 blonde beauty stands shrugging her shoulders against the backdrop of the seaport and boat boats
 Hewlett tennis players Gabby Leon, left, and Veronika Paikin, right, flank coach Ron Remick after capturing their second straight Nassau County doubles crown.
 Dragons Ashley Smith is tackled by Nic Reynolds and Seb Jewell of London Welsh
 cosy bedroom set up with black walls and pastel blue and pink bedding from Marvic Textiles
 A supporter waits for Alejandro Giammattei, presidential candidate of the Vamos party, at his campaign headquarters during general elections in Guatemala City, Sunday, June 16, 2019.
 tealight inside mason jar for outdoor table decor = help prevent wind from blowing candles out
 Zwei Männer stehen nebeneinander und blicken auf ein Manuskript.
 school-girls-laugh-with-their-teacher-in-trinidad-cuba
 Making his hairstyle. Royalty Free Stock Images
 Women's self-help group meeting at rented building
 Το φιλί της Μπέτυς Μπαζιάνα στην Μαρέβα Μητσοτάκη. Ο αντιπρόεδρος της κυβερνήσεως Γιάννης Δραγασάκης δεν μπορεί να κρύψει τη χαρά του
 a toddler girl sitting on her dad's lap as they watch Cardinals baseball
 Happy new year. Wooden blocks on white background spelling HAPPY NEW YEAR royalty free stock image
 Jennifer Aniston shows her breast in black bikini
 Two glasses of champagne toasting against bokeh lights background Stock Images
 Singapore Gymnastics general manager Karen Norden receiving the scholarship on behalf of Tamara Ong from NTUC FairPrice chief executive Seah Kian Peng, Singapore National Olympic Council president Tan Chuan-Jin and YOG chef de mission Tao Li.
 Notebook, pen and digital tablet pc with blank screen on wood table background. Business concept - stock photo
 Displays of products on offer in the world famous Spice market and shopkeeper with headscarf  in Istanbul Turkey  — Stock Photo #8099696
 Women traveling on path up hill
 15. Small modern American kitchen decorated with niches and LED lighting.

EXERCISE:
The answer must consist of every line above that holds the string "Images", copied exactly.

OUTPUT FOR THIS EXERCISE:
 Making his hairstyle. Royalty Free Stock Images
 Two glasses of champagne toasting against bokeh lights background Stock Images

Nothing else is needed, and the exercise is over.